Discovering content caching with NGINX with proxy_cache

Lately, I’ve had the chance to discover how to leverage the caching of HTTP responses from proxied servers using NGINX and the proxy_cache configuration directives. The web application I’m talking about is dedicated to show sales of properties in France, recently made available in open data. This represents 15 million sales of real estate (houses, flats, lands, forests etc.) in 5 years. The application, realised by Etalab, gets a national press coverage because it’s hosted on an official government domain and was introduced by the Minister of Public Action and Accounts of France.
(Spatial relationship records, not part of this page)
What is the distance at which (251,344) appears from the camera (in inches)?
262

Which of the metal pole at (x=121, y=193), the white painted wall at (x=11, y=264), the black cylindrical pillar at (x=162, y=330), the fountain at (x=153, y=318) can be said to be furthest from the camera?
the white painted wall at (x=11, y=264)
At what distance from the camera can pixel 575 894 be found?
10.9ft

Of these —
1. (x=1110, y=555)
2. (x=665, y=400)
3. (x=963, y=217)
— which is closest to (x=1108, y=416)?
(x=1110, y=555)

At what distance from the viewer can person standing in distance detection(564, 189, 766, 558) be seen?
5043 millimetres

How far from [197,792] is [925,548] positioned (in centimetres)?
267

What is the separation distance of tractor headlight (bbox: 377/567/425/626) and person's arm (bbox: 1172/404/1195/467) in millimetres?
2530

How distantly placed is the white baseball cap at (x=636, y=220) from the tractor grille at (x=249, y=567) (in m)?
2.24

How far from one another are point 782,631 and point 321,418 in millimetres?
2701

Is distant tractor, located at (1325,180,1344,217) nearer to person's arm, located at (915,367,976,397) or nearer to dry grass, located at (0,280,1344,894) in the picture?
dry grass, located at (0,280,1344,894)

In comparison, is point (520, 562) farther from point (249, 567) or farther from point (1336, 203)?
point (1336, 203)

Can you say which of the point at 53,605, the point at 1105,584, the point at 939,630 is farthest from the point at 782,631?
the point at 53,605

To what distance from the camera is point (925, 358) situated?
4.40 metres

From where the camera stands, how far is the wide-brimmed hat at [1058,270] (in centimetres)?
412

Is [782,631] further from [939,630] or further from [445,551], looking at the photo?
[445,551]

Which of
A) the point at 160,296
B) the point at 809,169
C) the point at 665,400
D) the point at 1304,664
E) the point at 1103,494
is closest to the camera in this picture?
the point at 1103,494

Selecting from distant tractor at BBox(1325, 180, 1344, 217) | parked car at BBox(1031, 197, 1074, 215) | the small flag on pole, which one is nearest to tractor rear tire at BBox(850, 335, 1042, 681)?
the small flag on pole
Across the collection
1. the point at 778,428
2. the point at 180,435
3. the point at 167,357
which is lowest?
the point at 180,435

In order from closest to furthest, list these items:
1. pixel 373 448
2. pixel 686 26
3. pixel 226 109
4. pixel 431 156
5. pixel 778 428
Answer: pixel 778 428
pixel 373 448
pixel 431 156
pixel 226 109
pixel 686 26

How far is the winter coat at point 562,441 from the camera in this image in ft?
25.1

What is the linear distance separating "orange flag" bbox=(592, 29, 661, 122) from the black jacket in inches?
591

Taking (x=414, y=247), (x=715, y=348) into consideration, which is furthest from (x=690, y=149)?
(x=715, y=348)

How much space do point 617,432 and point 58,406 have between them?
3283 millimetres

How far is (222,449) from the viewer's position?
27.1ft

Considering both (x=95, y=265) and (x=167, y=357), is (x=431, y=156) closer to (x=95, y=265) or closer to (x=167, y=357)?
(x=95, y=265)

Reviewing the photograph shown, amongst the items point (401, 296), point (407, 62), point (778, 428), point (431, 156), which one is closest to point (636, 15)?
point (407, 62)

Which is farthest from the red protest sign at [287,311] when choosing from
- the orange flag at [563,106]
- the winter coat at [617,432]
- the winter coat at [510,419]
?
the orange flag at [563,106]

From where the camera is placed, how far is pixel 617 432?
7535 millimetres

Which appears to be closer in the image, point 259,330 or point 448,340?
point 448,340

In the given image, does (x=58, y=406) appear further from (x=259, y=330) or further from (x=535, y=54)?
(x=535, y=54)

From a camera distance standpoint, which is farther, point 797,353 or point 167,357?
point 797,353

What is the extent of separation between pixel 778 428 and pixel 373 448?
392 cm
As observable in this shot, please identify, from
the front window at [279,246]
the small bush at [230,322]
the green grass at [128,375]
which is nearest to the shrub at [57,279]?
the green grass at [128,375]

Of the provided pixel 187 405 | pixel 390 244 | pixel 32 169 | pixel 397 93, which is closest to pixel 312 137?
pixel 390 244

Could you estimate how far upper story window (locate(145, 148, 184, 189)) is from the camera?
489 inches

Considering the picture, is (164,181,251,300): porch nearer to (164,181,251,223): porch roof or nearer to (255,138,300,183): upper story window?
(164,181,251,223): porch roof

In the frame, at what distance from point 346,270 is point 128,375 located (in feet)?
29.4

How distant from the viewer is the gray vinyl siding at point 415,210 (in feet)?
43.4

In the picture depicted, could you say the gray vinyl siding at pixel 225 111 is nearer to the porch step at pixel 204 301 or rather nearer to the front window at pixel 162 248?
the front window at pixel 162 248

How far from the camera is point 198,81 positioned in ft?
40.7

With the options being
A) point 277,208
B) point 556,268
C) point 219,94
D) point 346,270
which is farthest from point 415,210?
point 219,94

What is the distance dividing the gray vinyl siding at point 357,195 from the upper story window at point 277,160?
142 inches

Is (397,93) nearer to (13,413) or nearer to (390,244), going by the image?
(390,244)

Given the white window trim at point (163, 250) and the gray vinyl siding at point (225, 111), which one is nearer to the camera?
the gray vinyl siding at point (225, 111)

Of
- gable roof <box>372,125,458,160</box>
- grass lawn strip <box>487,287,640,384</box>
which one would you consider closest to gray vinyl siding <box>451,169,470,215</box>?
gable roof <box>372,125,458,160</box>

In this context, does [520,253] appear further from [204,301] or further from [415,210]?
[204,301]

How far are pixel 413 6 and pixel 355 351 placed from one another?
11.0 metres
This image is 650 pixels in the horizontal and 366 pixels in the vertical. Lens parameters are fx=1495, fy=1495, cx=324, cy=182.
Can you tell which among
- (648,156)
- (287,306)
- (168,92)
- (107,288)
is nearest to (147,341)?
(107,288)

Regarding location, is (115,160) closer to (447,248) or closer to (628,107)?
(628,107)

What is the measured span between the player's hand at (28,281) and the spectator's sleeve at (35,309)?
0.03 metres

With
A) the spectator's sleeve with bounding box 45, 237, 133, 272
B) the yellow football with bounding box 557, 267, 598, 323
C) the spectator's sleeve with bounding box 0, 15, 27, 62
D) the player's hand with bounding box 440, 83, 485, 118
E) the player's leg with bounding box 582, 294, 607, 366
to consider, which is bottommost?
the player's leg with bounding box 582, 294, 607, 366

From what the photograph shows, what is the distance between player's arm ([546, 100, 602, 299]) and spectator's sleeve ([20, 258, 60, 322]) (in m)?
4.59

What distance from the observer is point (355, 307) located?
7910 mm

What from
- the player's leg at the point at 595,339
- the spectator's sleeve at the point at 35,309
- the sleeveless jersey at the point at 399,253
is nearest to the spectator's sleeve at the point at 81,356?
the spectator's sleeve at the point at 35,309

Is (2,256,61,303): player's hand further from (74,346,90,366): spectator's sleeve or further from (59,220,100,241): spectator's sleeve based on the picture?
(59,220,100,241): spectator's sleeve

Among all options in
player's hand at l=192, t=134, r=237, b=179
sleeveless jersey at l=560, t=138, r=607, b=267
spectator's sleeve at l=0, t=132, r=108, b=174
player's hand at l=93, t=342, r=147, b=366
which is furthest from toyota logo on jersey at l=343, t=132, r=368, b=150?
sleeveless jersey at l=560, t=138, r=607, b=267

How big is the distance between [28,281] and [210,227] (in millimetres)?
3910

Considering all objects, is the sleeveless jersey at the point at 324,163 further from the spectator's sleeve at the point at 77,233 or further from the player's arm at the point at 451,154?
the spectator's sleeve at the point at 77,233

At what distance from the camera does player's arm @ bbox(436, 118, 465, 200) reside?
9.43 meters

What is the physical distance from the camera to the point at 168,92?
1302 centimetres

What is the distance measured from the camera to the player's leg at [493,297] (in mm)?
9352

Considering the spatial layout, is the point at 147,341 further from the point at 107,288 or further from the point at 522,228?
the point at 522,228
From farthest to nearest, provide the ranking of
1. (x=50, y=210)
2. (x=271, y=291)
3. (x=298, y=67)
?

The web application is composed of a Python backend, talking to a PostgreSQL database with a standard geographical interface with filters and various zoom levels. You can see a demo of the first version of the application in video and browse the code created by Marion Paclot. Regarding traffic, NGINX handles a traffic of 2500 requests/minute during the day with peaks up to 5000-6000 requests/minute, the analytics are available publicly. Knowing people mainly browse their neighbourhood, it’s important to keep areas with a high population density in cache.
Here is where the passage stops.